My experience is that developers who are considered competent by their peers, and who have
worked for a while in some specific area, have been highly interested in that area, and are willing to focus in that area, are then capable of becoming an ‘expert’ in that area. To extend that to become recognised as an expert by more than just your colleagues, you have to then disseminate your expertise to many organisations, possibly by publishing written work that people read, or some software that becomes widely used, or some techniques that are followed by many in the industry, etc.
What are the prospects?
If you become someone who is considered an expert in any niche IT area, you can usually choose what you want to do. You can focus on training, consultancy, working for an organisation or for yourself, speaking at conferences, these and more options are all open to you.
What was it like coming into the industry?
I didn’t realise at any stage of my career what I was moving into. Each time I shifted up my career path, I was open to new options, and willing to take the risk involved – sometimes monetary risk, sometimes the serious risk that you might dead-end by not having relevant or recent experience for your next role. It can be pretty scary to just stop money-earning work and spend time developing something different (as I have done several times such as when writing my book, when developing training courses, etc.). My advice – always be open to potential new things, investigate them when they crop up, and be prepared to be adaptable.
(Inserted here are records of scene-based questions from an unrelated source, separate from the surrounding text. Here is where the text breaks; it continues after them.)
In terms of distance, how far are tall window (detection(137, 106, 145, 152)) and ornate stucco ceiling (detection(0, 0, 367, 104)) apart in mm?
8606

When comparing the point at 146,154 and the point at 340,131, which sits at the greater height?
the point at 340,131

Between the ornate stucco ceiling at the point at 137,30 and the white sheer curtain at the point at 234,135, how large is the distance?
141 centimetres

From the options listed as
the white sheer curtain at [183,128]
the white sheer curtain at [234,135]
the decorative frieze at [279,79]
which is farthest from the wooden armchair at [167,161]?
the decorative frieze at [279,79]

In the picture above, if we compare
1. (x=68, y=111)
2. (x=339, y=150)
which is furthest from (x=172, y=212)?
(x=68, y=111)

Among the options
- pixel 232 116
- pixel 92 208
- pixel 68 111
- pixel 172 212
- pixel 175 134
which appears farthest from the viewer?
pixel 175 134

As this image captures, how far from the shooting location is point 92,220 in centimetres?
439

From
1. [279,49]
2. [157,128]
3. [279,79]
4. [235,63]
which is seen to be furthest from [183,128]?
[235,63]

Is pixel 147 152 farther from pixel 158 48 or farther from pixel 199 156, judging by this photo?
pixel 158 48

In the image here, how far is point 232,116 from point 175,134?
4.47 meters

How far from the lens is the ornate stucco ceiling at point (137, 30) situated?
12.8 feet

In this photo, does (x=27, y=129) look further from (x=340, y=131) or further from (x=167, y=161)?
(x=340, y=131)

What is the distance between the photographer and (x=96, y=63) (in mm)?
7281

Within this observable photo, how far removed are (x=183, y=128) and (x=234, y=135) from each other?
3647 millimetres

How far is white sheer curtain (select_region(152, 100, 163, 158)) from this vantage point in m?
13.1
Sooner or later options come your way, and it’s better
to have the choice to choose that option should you want. You’ll only have the choice if you are open and adaptable and prepared to change.
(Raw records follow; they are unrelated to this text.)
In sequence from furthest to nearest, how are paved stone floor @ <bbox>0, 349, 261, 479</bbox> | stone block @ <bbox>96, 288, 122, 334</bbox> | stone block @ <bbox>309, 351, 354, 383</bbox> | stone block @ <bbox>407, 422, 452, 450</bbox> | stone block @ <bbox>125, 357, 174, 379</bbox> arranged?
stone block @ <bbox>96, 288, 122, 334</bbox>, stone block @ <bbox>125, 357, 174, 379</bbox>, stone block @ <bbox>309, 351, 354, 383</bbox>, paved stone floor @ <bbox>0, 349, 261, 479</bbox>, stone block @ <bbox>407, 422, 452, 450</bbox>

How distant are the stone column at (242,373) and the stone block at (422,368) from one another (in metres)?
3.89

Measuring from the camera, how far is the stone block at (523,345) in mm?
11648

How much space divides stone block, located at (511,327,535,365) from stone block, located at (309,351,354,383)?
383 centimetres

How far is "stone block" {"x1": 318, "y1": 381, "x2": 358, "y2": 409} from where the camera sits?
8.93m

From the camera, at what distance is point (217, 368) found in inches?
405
Do you have any thoughts on the future of your role/industry?
In the medium term, the JVM is a fantastic platform to be working on, whichever language you might be using. I use Java. I often look for new languages because Java is not the ‘perfect’ language, but I haven’t yet found one that is better. When one comes along that is better, I’ll move to that language – I’m pretty sure it will run on the JVM though.
Information technology hosts the professions of the future, the use of software is only going to increase for the whole of this century. More and more, the software engineer’s job will be to integrate technologies that are available, to produce the precise solution needed for a given task. So you’ll need to know what’s available and how to combine things so they work to your will. Most software engineering will become more like engineering – the things you build will be mostly other people’s components which you slot together and then maybe 10%-20% of your own bespoke code to transform the components to what you need.
What advice would you give someone entering your industry?
My advice to those entering is to try and get competent in programming and understand how to integrate resources on the internet into whatever you are doing.
Have you come across anything or anyone that has helped you move forward in the industry?
Be willing to help out others without expecting reward – eventually this will come back to help you out one way or another. And keep yourself up to date by continually reading about what is happening in the industry and in your area of work and skills – I.T. is a-fast moving continually evolving industry and it’s important to keep your skills updated or you fall behind and become less employable over time.